The current South African flag is a new one which replaced the original flag that was in use since 1928. Taken from the designs of Frederick Brownell (State Herald), the current national flag is now the symbol of South Africa’s new democracy. The whole design of the flag symbolizes the convergence of both the South African’s past and future.
The flag has four colors; red, blue, green, black, white and yellow. The African flag is composed of one red and blue stripe (of the same width) placed on the upper portion and lower portion, respectively. Both colors are divided in the center by a horizontal Y-shaped green stripe which opens into a black-colored isosceles triangle on the left portion.
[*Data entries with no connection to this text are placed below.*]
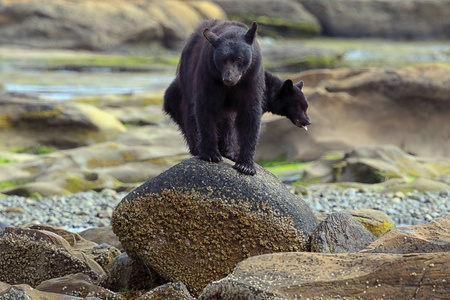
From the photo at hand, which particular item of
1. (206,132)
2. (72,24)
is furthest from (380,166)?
(72,24)

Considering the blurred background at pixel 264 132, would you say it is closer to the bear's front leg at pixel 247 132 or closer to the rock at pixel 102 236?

A tiny yellow stripe forming the same shape as the triangle serves as a division between the Y-shape and the triangle. All the colors red, green and blue are separated by a narrow stripe of white.
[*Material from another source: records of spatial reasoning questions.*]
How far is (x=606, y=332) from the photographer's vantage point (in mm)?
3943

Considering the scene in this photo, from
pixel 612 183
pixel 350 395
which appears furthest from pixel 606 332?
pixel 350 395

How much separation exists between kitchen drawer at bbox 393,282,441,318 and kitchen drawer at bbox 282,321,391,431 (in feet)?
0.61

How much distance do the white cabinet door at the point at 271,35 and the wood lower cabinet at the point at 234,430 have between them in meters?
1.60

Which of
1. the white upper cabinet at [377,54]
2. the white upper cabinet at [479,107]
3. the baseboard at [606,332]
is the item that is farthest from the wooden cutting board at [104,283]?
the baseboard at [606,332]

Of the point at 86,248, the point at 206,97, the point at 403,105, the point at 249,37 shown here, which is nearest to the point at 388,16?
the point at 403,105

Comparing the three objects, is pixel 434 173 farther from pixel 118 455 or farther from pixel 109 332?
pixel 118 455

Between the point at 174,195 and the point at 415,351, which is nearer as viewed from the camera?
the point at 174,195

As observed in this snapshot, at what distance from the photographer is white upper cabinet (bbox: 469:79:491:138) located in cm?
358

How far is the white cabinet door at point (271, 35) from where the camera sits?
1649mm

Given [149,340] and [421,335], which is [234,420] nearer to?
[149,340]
The principal colors and design of the African flag all have meaningful representations in the history of South Africa. But while other countries attach personalized meanings to the symbols and colors of their respective flags, the colors of the South Africa flag do not have official interpretations. The black, green and gold appearing in the new flag had once been integrated into the flags of South African Liberation movements. They symbolize the black population. Likewise, the colors green, blue, red and white, which signify the white population, have British, Dutch and Boer undertones. It is also believed that the Y-shape green stands for the unity of the African ethnic minorities and its bright future ahead toward a united South Africa.
The present South African flag was approved as the new national flag of South Africa at the commencement of its 1994 general election. What is most unique about the flag is that it is the only flag in the world containing six colors as the primary colors.